Most hear of social workers because of the shame in their being called. Or because children died in their care. A smaller percentage thinks social workers are there to take their children. They want to keep families together. The failures are awful. The success rate is disheartening but tangible. (cut?)

They drive throughout northeastern Oklahoma. They pass country road after country road after country road. They pull down one to see a woman and her baby.


[1] In social work, this is known as secondary prevention, focusing on those “at risk”. Primary prevention involves general public awareness. Tertiary intervention involves families that have already had an incident.

[2] “The Hidden Rules Among the Classes” in Dr. Ruby Payne’s Bridges Out of Poverty says that the upper class puts their faith in maintenance of status and the past, the middle class in aspiration and the future. Those in poverty put their faith in survival and the present. Payne’s work is deeply contested in academic circles but taught in workshops across Oklahoma.

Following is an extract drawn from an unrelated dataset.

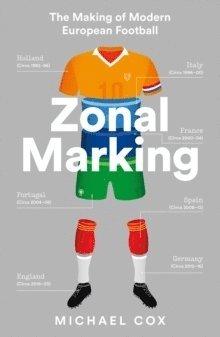 bokomslag Zonal Marking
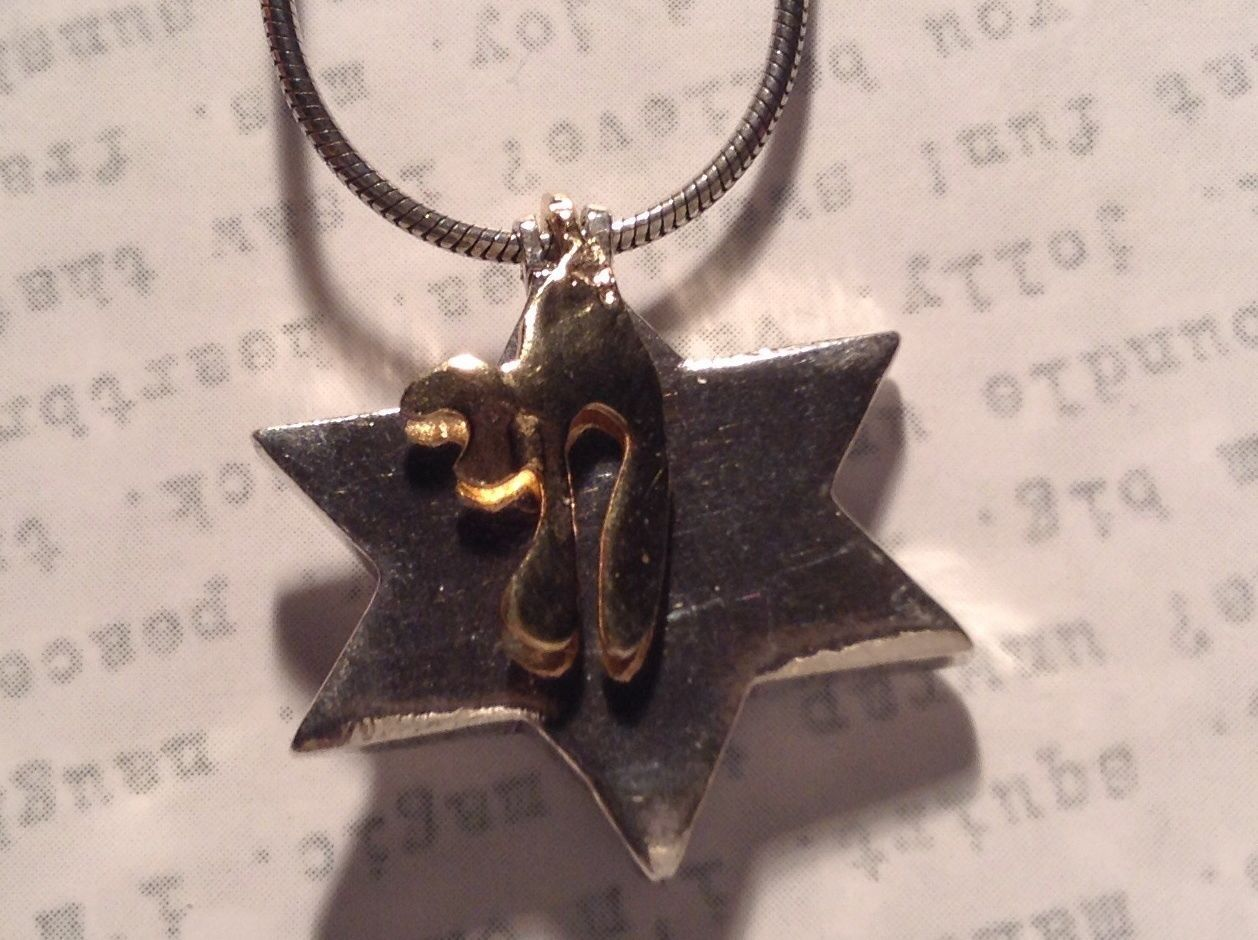 Judaica Sterling Silver Star of David Secret Garnet Gold Plated Bird Necklace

[3] Men have come unannounced from back rooms, destabilizing to the visit. If anyone else comes, even if the man left, Shari says she needs to make a call, has to check a meeting. She politely cuts things short.

[4] Along with poverty, one of the noted risk factors for child abuse is a history of child abuse with the mother, the father, the grandparent. Abuse is generational, reaching out across parent to child to child. Not always. And not solely—abusers can come from strong families with no previous history.  But past abuse rises up ugly and unpredictable in a lot of cases. Previous abuse also tendrils out to other issues—substance abuse, mental health, violence.

[5] Except for the drinking, which bore attention. And the smoking.

[6] But who knew about Leonard, about boyfriends, the socks in the bedroom, Rissa’s mother?